Stored data:
^^^^
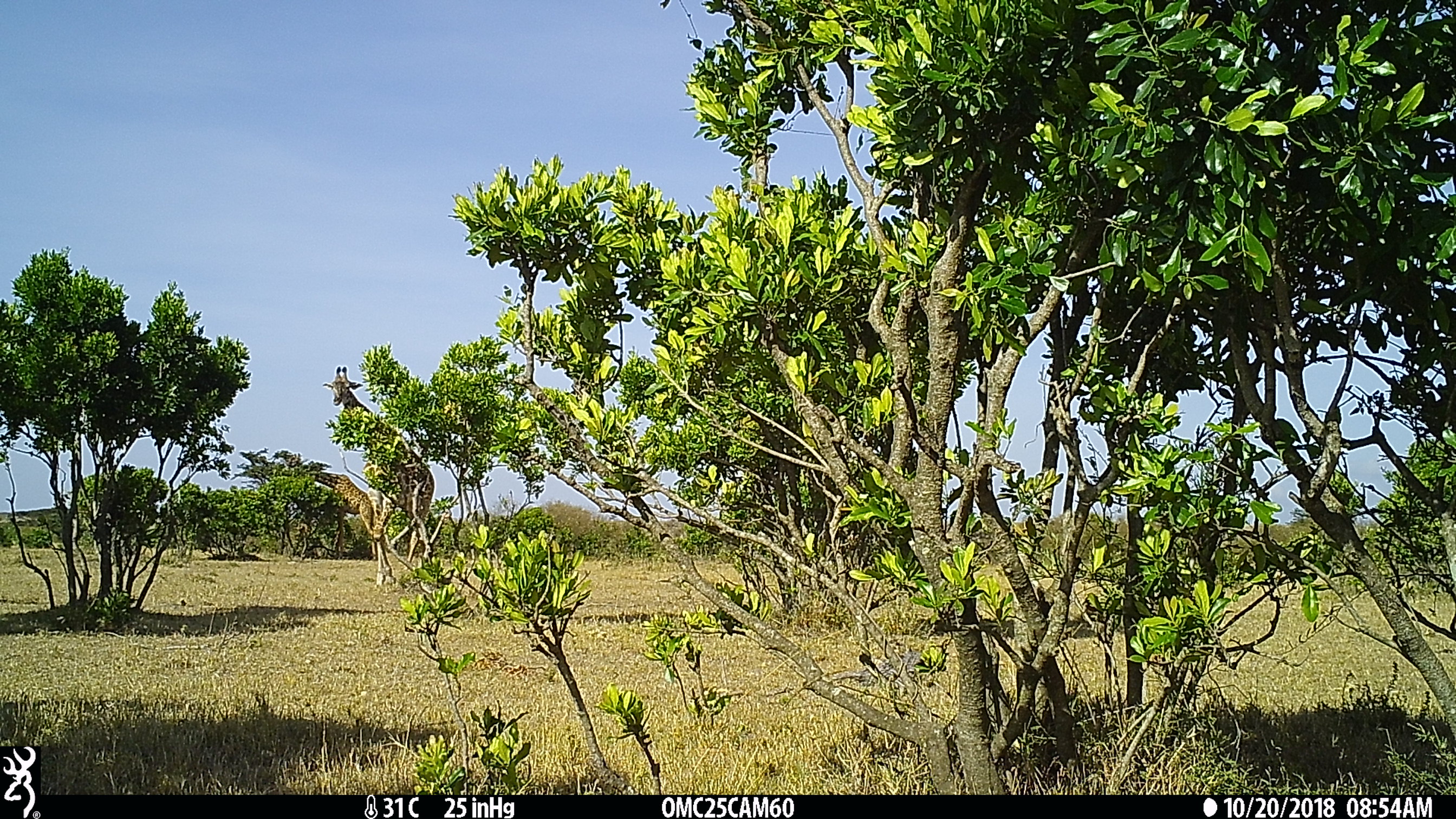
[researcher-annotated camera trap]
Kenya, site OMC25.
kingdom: Animalia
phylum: Chordata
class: Mammalia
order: Artiodactyla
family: Giraffidae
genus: Giraffa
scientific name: Giraffa camelopardalis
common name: northern giraffe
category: giraffe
^^^^
◆ What you will do
Retype each of the entries above exactly as it appears, with no pictures.

◆ Result of the task
[researcher-annotated camera trap]
Kenya, site OMC25.
kingdom: Animalia
phylum: Chordata
class: Mammalia
order: Artiodactyla
family: Giraffidae
genus: Giraffa
scientific name: Giraffa camelopardalis
common name: northern giraffe
category: giraffe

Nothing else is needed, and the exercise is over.